Housewives used household tools such
as knives, screwdrivers and hammers to open the tins. Others asked shopkeepers
to open them in their shops.
The early food tins were sometimes
heavier than the food they contained!
The demand for tinned food was
therefore lukewarm. Tinned food was mainly consumed by sailors and soldiers
until it became available to the public in 1830.
The word “can” was coined in 1939 by
book-keepers at Underwood’s cannery in Boston,
USA, as an
abbreviation for “canister.” William Underwood of England
set up the first cannery in America
during the 1920s. In British English, food that has been preserved by being
sealed in a tin is called tinned food.
Penknife
with blades
Peter Durand of England created the use of “vessels
of tin or other metals” for “preserving animal and vegetable food.”

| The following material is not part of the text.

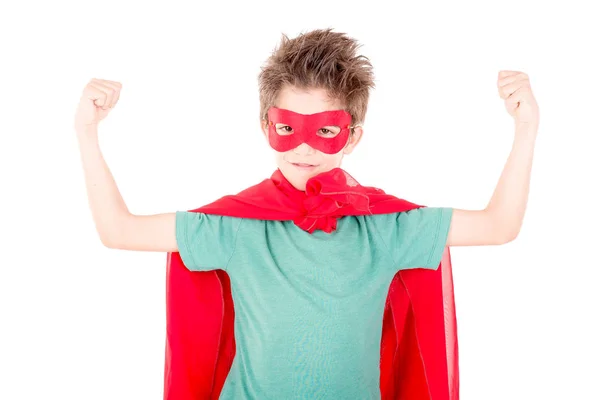 スーパー ヒーローのふりをして男の子 — ストック写真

In 1855 cutler and surgical
instrument maker Robert Yeates of England invented a penknife with
blades that folded into a handle. The device proved useful as a can-opener.
Three years later, Ezra Warner of the
US
invented a two-bladed can-opener that was described as “part bayonet, part sickle.” Then came a tin with a key fixed to the top for opening. In 1970,
William Lyman of the US
introduced the first can-open with a cutting wheel.
A US company later promoted the
modern form of rotary can-opener in 1927. It took 53 years before a British
metal maker, William Cookson, invented the tear-open can.